■ EXCERPT ■
A company known as Health Recovery Solutions (HRS) is on the rise and in my opinion, it should benefit everyone. The primary goal of HRS is simple: to reduce patient readmission to hospitals. How will it do this?
And I’m not talking about any medication tablets either. HRS provides hospitals with electronic tablets, which are given to patients at risk for readmission upon discharge from the hospital. The benefits of using the devices include:
- The devices contain educational videos, as well as quizzes following each video. Patient performance allows hospital staff to determine quantitatively determine that patient’s educational needs.
- Patients use the tablet at home to record medications, weight, activities, etc. This information is then transmitted back to the healthcare facility so the patient’s healthcare providers can monitor their progress.
Thus far, out of all the patients to receive the tablet upon discharge, not one has been readmitted to the hospital. According to the HRS website, the tablets use “a research based platform (PatientConnect) that constructively guides patents’ behaviors” and will help hospitals to “improve patient satisfaction, increase efficiency of their workflow, and generate additional revenue”.
What could make this software even more beneficial in the future?
The Affordable Care Act, also known as Obamacare, hopes to reduce hospital readmission as well. According to an article on CNN Money, HRS is one of several companies that should benefit from the institution of Obamacare. To reduce patient readmission rates, Obamacare institutes a penalty for hospitals that fail to meet criteria:
- Any Medicare patient treated for pneumonia, heart failure, or a heart attack that requires readmission to the hospital within 30 days of original discharge will result in a 1% reduction in Medicare reimbursements for that hospital.

Records from a dataset
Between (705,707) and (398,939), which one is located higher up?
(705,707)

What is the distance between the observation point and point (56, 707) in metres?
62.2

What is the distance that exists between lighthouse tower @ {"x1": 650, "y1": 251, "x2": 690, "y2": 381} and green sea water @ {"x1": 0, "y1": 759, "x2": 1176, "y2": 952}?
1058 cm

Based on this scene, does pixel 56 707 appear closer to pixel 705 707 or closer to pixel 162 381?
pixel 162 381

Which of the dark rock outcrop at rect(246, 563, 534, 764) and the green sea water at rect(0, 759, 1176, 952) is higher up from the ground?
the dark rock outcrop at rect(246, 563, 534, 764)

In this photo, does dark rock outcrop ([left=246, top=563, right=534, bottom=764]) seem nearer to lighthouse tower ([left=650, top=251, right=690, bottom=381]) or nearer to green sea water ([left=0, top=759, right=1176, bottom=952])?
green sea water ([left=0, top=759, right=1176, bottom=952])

■ PROBLEMS TO SOLVE ■
A – In the text about Health Recovery Solutions, why do patients record their medications, weight and activities on the tablet at home? Answer in one to three sentences.
B – Write a continuation of the text about Health Recovery Solutions, starting after its final sentence.
You can ignore the lines from the dataset.

■ ANSWERS FOR THE EXERCISE ■
A – The information they record is sent back to the healthcare facility. This lets the patient's healthcare providers monitor their progress.

B –
Obviously, if HRS can continue to prove their worth, the tablet concept would prove paramount in avoiding patient readmission penalties. As stated previously, HRS claims that healthcare facilities can actually increase their revenue by using the tablet platform. Only time will tell. Regardless of the effects on Health Recovery Solutions due to Obamacare, the company has employed an innovative idea that should benefits patients and healthcare professionals.
What might be a problem?
Despite my fascination with this concept, I just don’t see how it can work in a facility that serves the underprivileged population. The main reason that comes to mind is cost. This wouldn’t be as large of an issue if the hospital can truly make money by implementing this system. If it does cost the hospital money, institutions that are already hard-pressed to obtain adequate funding will be unable to use it. Furthermore, many of the patients treated in these facilities are living below the national poverty level, oftentimes homeless or unemployed. Giving out tablets to everyone and expecting to get them all back is simply unrealistic. You can charge fees to prevent the wealthy from breaking, losing or stealing, but the undeserved population wouldn’t be able to pay the fee anyway. Would the hospital or insurance company cover it then? Someone has to pay the bill, because you know HRS isn’t going to turn into a company that gives away free tablets.
As long as hospitals are able to meet the financial obligations, HRS could have extremely beneficial effects on the healthcare system. I think real-time patient monitoring after discharge is one of the next innovative steps in healthcare. A foundational component of Obamacare being successful is preventative medicine. Preventing readmission through post-discharge monitoring systems is an excellent method for preventing post-treatment complications and increasing positive patient outcomes.